[Exercise instructions]
Please convert the records below into a Markdown table with the columns Row and Line, one row per line, numbered in order and leaving out blank lines.

++++ Data provided ++++

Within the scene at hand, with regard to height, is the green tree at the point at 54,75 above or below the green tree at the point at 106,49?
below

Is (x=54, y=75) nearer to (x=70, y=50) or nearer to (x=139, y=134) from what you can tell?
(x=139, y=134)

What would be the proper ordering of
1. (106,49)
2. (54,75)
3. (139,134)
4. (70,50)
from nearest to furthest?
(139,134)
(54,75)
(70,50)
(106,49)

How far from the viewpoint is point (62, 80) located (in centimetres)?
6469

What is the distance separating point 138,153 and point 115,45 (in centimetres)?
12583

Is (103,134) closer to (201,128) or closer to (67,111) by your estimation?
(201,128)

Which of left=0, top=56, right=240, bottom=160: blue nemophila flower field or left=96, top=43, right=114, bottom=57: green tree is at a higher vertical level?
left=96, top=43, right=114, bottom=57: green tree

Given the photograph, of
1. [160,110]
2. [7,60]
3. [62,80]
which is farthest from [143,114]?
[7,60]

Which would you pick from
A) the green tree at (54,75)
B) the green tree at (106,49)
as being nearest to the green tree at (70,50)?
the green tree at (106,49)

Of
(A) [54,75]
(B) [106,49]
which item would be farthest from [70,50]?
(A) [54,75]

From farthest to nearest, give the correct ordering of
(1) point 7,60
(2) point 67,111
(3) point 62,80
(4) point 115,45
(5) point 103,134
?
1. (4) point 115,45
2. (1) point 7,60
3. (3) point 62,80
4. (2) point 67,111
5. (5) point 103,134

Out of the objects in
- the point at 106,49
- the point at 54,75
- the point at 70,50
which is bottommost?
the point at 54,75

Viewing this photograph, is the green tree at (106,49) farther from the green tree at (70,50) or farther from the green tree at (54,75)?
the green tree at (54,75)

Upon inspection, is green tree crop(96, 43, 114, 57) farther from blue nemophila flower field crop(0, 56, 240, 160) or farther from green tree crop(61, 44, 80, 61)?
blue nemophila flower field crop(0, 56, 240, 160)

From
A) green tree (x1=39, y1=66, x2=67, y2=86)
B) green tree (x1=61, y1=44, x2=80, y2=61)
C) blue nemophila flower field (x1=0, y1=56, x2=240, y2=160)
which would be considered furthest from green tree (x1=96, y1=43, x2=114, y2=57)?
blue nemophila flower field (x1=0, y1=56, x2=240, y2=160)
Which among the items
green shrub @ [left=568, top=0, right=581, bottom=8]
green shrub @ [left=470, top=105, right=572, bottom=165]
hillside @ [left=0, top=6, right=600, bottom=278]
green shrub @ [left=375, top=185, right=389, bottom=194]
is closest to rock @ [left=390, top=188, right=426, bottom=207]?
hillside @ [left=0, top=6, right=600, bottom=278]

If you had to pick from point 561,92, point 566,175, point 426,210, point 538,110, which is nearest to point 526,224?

++++

[Task solution]
| Row | Line |
|---|---|
| 1 | Within the scene at hand, with regard to height, is the green tree at the point at 54,75 above or below the green tree at the point at 106,49? |
| 2 | below |
| 3 | Is (x=54, y=75) nearer to (x=70, y=50) or nearer to (x=139, y=134) from what you can tell? |
| 4 | (x=139, y=134) |
| 5 | What would be the proper ordering of |
| 6 | 1. (106,49) |
| 7 | 2. (54,75) |
| 8 | 3. (139,134) |
| 9 | 4. (70,50) |
| 10 | from nearest to furthest? |
| 11 | (139,134) |
| 12 | (54,75) |
| 13 | (70,50) |
| 14 | (106,49) |
| 15 | How far from the viewpoint is point (62, 80) located (in centimetres)? |
| 16 | 6469 |
| 17 | What is the distance separating point 138,153 and point 115,45 (in centimetres)? |
| 18 | 12583 |
| 19 | Is (103,134) closer to (201,128) or closer to (67,111) by your estimation? |
| 20 | (201,128) |
| 21 | Which of left=0, top=56, right=240, bottom=160: blue nemophila flower field or left=96, top=43, right=114, bottom=57: green tree is at a higher vertical level? |
| 22 | left=96, top=43, right=114, bottom=57: green tree |
| 23 | Given the photograph, of |
| 24 | 1. [160,110] |
| 25 | 2. [7,60] |
| 26 | 3. [62,80] |
| 27 | which is farthest from [143,114]? |
| 28 | [7,60] |
| 29 | Which would you pick from |
| 30 | A) the green tree at (54,75) |
| 31 | B) the green tree at (106,49) |
| 32 | as being nearest to the green tree at (70,50)? |
| 33 | the green tree at (106,49) |
| 34 | Of |
| 35 | (A) [54,75] |
| 36 | (B) [106,49] |
| 37 | which item would be farthest from [70,50]? |
| 38 | (A) [54,75] |
| 39 | From farthest to nearest, give the correct ordering of |
| 40 | (1) point 7,60 |
| 41 | (2) point 67,111 |
| 42 | (3) point 62,80 |
| 43 | (4) point 115,45 |
| 44 | (5) point 103,134 |
| 45 | ? |
| 46 | 1. (4) point 115,45 |
| 47 | 2. (1) point 7,60 |
| 48 | 3. (3) point 62,80 |
| 49 | 4. (2) point 67,111 |
| 50 | 5. (5) point 103,134 |
| 51 | Out of the objects in |
| 52 | - the point at 106,49 |
| 53 | - the point at 54,75 |
| 54 | - the point at 70,50 |
| 55 | which is bottommost? |
| 56 | the point at 54,75 |
| 57 | Viewing this photograph, is the green tree at (106,49) farther from the green tree at (70,50) or farther from the green tree at (54,75)? |
| 58 | the green tree at (54,75) |
| 59 | Upon inspection, is green tree crop(96, 43, 114, 57) farther from blue nemophila flower field crop(0, 56, 240, 160) or farther from green tree crop(61, 44, 80, 61)? |
| 60 | blue nemophila flower field crop(0, 56, 240, 160) |
| 61 | From |
| 62 | A) green tree (x1=39, y1=66, x2=67, y2=86) |
| 63 | B) green tree (x1=61, y1=44, x2=80, y2=61) |
| 64 | C) blue nemophila flower field (x1=0, y1=56, x2=240, y2=160) |
| 65 | which would be considered furthest from green tree (x1=96, y1=43, x2=114, y2=57)? |
| 66 | blue nemophila flower field (x1=0, y1=56, x2=240, y2=160) |
| 67 | Which among the items |
| 68 | green shrub @ [left=568, top=0, right=581, bottom=8] |
| 69 | green shrub @ [left=470, top=105, right=572, bottom=165] |
| 70 | hillside @ [left=0, top=6, right=600, bottom=278] |
| 71 | green shrub @ [left=375, top=185, right=389, bottom=194] |
| 72 | is closest to rock @ [left=390, top=188, right=426, bottom=207]? |
| 73 | hillside @ [left=0, top=6, right=600, bottom=278] |
| 74 | If you had to pick from point 561,92, point 566,175, point 426,210, point 538,110, which is nearest to point 526,224? |